■ **READING PASSAGE**:
· · · · · · ·

Call for papers for the Association of American Geographers (AAG), Annual Meeting, March 29 - April 2, 2016, San Francisco.
How much is enough? Facing up to the scale of the decarbonization challenge in urban mobility
There has been an upsurge of interest in environmental issues in general, and climate change mitigation in particular, across the social sciences since the turn of the 21st Century.
However, the majority of work related to urban mobility has neglected to comment on and explore the implications of the drastic scale of the cuts demanded by the latest climate science for urban mobility practices, technologies and infrastructures (McGlade
& Ekins 2014). The emerging evidence renders the majority of proven fossil fuel reserves as 'unburnable', making a transition away from fossil fuels during the 21st century a priority for the future of civilisation. This session invites abstracts that: a)
engage with the stark predictions of the latest climate science through radical forms of re-thinking urban mobility practices, technologies and infrastructures; b) examine how dominant political discourses that encourage incrementalist approaches to tackling
climate change can be challenged through theoretical, empirical and practice-based research; and c) provide positive visions of the future that promote human and ecological wellbeing, through examining how the urban can be re-configured for low carbon living.
In particular, we invite papers from researchers who are working on a range of projects that seek to radically reduce individual and collective reliance on carbon-based mobilities, which could be through the following lenses, at a range of scales, from the
individual to the city:
· Exploring forms of New Urbanism and a range of
localized responses to climate change that reduce the need for personal; mobility;
· Local economic initiatives for reducing the mobility
of goods and services;
· The use of Smart technologies for individual and
collective mobility;
· Initiatives to reduce personal mobility and modal
shift through behavioural change and wider changes to social practices;
· Attempts to radically re-vision cities for the
future.

· · · · · · ·

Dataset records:
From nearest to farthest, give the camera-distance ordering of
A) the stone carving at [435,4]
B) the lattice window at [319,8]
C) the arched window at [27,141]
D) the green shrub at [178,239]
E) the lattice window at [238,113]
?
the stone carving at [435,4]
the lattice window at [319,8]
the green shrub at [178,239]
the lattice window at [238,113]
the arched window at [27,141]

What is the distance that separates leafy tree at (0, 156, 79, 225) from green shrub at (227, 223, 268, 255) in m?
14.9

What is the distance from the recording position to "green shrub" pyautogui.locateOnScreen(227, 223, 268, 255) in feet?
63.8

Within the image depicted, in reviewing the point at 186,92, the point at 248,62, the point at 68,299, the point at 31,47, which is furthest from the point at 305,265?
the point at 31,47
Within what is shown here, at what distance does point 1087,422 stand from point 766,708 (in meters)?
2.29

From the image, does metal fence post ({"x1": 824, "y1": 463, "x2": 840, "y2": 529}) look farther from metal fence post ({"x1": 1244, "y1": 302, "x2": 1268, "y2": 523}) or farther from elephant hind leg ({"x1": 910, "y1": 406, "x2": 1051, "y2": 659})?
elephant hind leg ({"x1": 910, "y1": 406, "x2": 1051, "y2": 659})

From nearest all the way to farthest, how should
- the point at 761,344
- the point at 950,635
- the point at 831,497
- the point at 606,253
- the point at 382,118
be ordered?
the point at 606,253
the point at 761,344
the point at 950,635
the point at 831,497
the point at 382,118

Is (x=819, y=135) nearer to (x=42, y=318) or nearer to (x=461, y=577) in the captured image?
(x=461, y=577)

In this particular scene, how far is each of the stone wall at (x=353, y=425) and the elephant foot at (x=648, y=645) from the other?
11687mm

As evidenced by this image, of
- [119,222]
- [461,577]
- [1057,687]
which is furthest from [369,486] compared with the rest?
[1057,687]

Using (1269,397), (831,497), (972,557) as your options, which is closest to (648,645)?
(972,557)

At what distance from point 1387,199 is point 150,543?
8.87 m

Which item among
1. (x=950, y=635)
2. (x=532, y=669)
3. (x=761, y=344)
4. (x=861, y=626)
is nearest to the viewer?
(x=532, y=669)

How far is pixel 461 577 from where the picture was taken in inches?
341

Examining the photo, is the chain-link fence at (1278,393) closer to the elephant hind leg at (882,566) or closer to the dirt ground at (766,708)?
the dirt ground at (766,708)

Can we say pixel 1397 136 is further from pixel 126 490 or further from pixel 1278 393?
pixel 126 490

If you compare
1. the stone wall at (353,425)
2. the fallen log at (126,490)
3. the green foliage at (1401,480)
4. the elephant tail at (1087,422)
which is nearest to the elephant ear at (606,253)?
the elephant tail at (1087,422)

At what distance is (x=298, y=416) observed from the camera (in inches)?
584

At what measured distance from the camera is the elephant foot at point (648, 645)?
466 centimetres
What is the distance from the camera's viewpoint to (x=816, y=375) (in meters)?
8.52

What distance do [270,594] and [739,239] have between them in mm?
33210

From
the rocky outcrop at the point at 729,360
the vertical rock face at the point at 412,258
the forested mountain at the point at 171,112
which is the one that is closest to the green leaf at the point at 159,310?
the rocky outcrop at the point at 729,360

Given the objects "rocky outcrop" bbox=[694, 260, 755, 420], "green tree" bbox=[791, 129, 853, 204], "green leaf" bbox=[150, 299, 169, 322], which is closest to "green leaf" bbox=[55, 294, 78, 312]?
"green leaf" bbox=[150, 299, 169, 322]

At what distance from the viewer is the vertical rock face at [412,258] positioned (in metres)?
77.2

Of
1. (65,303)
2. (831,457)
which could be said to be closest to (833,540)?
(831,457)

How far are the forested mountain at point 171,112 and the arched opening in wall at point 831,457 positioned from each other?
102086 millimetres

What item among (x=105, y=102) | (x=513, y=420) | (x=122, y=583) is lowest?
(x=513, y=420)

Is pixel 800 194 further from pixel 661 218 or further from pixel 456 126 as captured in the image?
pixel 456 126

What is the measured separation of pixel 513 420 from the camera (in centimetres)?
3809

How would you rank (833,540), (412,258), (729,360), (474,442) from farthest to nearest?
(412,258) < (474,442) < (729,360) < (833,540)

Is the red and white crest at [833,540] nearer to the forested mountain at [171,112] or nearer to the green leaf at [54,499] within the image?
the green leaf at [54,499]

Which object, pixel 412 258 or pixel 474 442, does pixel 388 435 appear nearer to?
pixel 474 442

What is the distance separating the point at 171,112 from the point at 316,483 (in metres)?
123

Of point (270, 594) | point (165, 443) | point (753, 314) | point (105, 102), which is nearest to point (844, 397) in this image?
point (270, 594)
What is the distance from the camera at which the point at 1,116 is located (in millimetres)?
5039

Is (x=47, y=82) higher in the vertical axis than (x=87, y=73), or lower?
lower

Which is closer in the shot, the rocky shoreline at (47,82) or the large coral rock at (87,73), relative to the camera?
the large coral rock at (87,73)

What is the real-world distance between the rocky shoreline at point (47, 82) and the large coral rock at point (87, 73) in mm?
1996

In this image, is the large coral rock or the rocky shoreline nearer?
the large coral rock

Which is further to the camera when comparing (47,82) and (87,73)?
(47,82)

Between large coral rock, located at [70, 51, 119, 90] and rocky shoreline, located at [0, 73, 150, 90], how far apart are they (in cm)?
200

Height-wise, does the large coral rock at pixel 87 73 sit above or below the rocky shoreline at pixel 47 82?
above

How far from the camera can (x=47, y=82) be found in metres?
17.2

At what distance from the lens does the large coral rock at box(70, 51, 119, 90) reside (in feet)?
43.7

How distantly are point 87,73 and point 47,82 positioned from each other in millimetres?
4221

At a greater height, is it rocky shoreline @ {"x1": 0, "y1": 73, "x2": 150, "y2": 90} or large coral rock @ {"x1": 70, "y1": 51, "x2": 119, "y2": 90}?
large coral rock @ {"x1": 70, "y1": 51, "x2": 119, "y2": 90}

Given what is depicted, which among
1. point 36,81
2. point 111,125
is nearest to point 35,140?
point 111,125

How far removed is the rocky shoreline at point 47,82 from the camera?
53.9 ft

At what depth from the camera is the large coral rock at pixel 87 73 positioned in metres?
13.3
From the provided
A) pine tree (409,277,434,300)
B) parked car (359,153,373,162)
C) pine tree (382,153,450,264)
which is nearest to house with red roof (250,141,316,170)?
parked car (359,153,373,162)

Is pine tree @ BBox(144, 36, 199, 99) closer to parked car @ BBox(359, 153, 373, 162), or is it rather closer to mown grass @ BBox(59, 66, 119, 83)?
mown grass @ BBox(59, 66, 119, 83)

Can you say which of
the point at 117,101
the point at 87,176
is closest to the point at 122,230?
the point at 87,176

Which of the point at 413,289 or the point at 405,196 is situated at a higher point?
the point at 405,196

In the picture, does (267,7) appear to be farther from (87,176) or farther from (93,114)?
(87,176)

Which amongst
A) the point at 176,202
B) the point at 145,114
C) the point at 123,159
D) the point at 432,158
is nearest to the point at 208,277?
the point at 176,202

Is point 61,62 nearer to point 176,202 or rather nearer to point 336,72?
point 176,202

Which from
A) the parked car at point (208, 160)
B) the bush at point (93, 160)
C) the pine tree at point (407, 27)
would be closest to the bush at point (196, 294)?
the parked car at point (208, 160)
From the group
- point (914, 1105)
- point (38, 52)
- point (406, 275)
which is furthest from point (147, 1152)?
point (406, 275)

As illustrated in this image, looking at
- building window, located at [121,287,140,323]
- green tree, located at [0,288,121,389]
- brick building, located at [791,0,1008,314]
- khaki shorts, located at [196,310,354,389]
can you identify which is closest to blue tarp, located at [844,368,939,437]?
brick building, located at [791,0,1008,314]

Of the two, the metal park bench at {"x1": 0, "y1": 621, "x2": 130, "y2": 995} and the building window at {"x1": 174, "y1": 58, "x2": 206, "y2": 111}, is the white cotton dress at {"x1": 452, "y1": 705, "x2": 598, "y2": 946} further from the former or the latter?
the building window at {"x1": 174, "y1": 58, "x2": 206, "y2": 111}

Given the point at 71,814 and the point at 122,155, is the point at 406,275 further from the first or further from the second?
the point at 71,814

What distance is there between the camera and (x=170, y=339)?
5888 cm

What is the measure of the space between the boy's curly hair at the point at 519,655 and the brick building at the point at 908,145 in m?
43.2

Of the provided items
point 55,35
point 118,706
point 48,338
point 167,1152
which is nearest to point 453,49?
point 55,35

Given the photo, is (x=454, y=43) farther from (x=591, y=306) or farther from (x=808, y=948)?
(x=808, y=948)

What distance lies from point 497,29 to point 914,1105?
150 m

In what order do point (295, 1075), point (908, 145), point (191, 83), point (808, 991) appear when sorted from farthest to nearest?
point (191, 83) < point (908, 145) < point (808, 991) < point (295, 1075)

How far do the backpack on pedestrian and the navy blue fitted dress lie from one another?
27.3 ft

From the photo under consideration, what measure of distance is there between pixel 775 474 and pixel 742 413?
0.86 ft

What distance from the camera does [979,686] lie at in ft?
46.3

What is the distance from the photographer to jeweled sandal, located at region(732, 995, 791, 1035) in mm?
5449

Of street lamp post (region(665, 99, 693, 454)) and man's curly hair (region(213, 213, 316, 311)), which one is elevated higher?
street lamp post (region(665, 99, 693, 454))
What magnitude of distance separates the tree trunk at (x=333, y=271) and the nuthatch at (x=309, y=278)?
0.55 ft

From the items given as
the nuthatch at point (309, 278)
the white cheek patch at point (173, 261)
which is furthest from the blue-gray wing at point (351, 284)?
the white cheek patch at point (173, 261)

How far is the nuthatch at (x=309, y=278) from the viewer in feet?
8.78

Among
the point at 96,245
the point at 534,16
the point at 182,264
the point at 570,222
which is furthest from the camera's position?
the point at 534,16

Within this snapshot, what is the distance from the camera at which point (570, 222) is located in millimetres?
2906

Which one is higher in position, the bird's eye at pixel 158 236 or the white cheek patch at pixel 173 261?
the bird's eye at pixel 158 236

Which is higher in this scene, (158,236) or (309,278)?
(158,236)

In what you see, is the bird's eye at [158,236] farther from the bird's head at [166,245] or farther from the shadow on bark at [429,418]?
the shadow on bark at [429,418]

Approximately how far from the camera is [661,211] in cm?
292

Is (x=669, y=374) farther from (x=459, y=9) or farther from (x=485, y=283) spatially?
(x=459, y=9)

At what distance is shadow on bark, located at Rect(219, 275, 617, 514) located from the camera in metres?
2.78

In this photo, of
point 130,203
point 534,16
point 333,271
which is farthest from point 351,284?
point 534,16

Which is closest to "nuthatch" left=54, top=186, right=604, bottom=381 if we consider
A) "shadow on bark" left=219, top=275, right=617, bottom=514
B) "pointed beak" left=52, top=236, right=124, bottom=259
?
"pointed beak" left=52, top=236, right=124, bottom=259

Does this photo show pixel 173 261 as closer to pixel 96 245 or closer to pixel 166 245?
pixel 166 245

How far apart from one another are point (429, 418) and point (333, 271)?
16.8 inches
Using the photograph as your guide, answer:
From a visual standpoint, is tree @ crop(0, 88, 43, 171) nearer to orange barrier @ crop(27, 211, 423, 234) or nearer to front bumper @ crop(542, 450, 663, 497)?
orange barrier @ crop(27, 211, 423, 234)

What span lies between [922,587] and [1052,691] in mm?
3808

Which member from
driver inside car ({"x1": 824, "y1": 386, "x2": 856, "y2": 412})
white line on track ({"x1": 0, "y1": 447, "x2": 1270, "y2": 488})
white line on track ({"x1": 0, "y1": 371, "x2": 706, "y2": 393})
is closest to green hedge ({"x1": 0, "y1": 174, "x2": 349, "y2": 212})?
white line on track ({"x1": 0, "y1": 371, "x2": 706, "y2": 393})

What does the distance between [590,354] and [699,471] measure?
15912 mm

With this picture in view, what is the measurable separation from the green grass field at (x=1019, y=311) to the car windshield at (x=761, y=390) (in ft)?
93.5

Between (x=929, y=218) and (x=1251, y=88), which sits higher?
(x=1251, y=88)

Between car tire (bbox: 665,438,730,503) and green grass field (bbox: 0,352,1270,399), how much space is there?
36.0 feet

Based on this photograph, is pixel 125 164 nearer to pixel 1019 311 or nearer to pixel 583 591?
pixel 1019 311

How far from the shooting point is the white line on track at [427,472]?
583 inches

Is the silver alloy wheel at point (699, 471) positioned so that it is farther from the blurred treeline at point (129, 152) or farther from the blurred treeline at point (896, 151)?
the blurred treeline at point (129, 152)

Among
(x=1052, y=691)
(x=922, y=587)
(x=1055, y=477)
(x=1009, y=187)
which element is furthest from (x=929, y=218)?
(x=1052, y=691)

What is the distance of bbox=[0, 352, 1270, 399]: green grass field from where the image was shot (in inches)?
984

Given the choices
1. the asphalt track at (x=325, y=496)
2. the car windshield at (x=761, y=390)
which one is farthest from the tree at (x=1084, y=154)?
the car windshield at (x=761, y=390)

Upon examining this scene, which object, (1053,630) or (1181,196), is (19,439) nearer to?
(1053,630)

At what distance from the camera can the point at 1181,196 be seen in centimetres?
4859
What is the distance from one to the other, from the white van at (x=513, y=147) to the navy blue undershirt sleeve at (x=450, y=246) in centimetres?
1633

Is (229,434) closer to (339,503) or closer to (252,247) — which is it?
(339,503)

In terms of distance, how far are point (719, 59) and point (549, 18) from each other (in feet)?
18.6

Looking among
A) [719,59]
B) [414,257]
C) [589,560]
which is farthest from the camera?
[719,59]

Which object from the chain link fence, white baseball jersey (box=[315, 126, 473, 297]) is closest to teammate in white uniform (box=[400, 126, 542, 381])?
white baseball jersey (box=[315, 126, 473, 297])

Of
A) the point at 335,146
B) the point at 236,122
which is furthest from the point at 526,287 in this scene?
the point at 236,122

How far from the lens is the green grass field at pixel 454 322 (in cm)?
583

· · · · · · ·

■ **AIM OF THE TASK**:
Please answer these questions about the call for papers:
(a) On what dates and in what city is the annual meeting held?
(b) According to the emerging evidence, what does the majority of proven fossil fuel reserves become?
(c) What range of scales does the invitation to researchers name?

■ **SOLUTION FOR THIS EXERCISE**:
(a) March 29 to April 2, 2016, in San Francisco.
(b) 'Unburnable'.
(c) From the individual to the city.